NRINon-Resident Indian are often in a dilemma when it comes to investing in properties. They have a budget but have little idea about the supply in various cities of India. At times property buyers’ end up buying properties that they were not searching for in the first place. Thus, it is necessary to know the demand-supply graph in the locations of your choice so you can make the right decision.

Mumbai: It is one of the real estate markets where the supply of flats is quite high. The price is on the higher side but the availability of flats is not an issue in this city. Home buyers mostly search for flats followed by houses, plots, villas, and penthouses in Mumbai.
The city has witnessed vertical growth which is the only solution for Mumbai which is not only highly populous but has seen significant demand for residential housing. Here it remains a challenge for experts to increase the supply so high-rise construction is the trend in Mumbai.

Bengaluru: Bengaluru real estate market has witnessed a growth in urban population owing to demand from the IT/ITeS sector. Flats are the most supplied property type in the city. IT professionals mainly prefer apartments in Bengaluru where rates are on the higher side and availability of land remains problematic.

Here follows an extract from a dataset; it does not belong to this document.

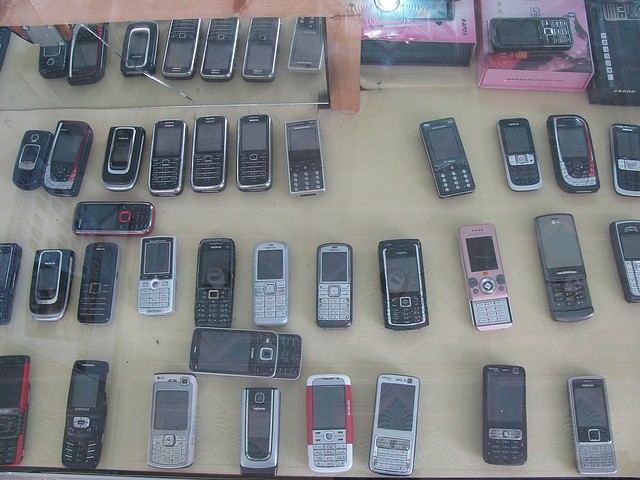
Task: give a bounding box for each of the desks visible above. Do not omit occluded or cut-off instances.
[0,0,368,114]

Pune: In this city, under-construction properties witnessed equal preference as ready-to-move-in properties. This means that sales are not focused on only one segment.

Delhi: The demand for the housing sector in Delhi has undergone alterations over the years due to change in the availability of properties. As the property prices are a bit on the higher side, homebuyers prefer flats over independent houses.
For those who cannot afford apartment complexes or independent house can opt to purchase builder floor apartments which are available across the city.

Chennai: Investing in Chennai real estate market is considered a safe investment because of the fact that there is unending demand for homes driven by the notable industrial mix including technology, healthcare, automobile, and manufacturing sectors. Areas in the southern part of the city are touted to be fast growing.